My reluctance is that of the three pieces I have here, only one, the truly abstract, is done, and that came out right quick.  It’s a little oil stick on duralar plastic, I’m quite happy with it, and why?  Because sometimes simplicity, wordless, is all one wants, or needs.

Some time ago I wrote a piece that I titled “When is a painting finished,” where I opined that even if the painter think it so, a painting has a life far after its life in the studio – it changes in its viewers hearts and mind, as they see it multiple times.  These next two paintings  – whose impetus came from a few words from  Jeff Bengtson – curator at Isles – are nearly done, nearly done… that is, they’ve nearly exhausted me.  There’s a lot going on.  A few words:

  • Each is in acrylic, 40 x 60
  • Each takes as a point of departure, a work by a great artist of the Western Canon: Mantegna for one, Rubens for another
  • I have neither the skill, nor the time, nor the desire, to copy slavishly either the Judgement of Paris, nor the Camera degli Sposi.  But I wanted the pieces as a point of departure, I realized that I was interested in ironizing them.

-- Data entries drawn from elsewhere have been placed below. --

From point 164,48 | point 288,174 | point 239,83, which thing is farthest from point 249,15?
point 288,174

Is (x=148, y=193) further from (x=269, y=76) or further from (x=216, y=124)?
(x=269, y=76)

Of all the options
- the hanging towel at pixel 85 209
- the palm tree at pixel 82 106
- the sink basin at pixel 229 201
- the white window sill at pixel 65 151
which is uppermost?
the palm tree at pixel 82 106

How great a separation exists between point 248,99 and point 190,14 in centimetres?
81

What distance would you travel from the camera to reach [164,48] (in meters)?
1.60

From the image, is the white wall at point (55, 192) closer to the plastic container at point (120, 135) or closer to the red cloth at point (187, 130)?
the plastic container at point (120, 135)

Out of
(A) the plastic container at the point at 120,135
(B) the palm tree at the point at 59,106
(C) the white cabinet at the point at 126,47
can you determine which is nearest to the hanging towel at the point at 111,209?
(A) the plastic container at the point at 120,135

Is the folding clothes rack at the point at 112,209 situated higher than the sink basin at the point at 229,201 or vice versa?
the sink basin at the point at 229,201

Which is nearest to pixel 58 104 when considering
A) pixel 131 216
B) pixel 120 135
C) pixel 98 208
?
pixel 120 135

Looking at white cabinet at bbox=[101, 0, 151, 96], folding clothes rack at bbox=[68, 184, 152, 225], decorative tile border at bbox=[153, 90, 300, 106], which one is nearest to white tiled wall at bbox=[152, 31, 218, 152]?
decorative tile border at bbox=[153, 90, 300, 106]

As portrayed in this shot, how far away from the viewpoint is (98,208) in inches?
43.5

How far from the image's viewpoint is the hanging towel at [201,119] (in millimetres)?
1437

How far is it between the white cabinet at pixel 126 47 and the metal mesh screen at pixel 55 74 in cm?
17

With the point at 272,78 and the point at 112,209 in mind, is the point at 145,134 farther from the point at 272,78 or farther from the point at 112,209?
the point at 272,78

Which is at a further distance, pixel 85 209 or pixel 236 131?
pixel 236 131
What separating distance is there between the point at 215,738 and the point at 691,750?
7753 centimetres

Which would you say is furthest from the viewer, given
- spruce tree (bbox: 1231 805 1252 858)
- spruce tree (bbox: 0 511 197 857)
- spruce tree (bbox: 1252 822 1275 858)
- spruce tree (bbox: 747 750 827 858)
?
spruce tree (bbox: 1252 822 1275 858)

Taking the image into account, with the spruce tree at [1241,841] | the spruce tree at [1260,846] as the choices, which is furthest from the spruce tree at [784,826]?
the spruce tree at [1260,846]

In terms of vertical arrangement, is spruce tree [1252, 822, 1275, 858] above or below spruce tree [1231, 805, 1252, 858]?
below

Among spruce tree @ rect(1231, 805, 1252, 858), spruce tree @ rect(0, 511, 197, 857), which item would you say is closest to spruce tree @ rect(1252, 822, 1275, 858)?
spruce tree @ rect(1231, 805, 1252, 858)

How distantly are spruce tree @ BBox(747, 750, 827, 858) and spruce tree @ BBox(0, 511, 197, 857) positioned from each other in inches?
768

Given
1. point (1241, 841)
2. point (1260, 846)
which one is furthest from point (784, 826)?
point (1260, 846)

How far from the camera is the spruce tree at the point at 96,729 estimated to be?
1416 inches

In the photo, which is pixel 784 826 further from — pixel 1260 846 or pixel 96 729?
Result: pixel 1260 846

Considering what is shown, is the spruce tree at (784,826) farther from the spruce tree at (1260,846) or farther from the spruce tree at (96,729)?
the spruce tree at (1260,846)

With animals (I doubt that Mantegna ever saw a giraffe at the court of Mantua)

    • With abstraction
The Judgement of Paris and Goats (Rubens)

It was a devilish mix!  To enliven and acknowledge every spot in a painting, to try to avoid falling into the mud, then failing, then painting away from one pothole and into another – well, one fails daily, which is the wonder of the profession.  Where the drapery folds? What’s the flesh tone?  One could go back to art school and mix:

  • Titanium White
  • Cadmium Yellow Light
  • Alizarin Crimson
  • Burnt Umber
  • Ultramarine Blue
  • Mars Black

The black to dull things down, or perhaps Yellow Ochre, Raw Umber, Quinacridone Magenta or a Cadmium Red, a Diarylide or Indian Yellow, a “brilliant” Purple – there are too many choices, and what’s worse, the reproductions available of these works are extremely variable, years and mold has troubled the Mantegna, Rubens painted his goddesses several times, so who knows what they really look like, and in what light?  It tells me that then, as now, one can only guess at an end, truth is elusive, beauty subjective.  I’m taking my best shot, and I’ll probably, when I can get back in the studio, take one final swing at an end.  And then I have to move on, as my late-May opening is getting closer, and I have lots to paint before then:  “Once out of nature,” Yeats was reluctant to take “…from any natural thing,” but for me these days it’s a start, and I am eager to begin on the ferocity of plants.  So expect a few of them.

In the meantime, if any of you are in Minnesota, run, don’t walk to the Weisman Museum to see the Harriet Bart show: “Abracadabra and Other Forms of Protection,” curated by Laura Joseph.  An extraordinary installation artist.  Likewise anything at Bridge Projects in LA directed by Cara Megan Lewis. I was so impressed by their first show, on Phillip K. Smith, that I would see anything they have on the floor.

Lastly, if you’re interested in a few reviews here are two thoughtful ones from Hyperallergic, the first, by David Carrier on Christopher Wilmarth:  The second, by John Yau, on Harry Roseman.

That’s all for now, but stay out of hospitals, stay well, and be more yourselves tomorrow than you are today.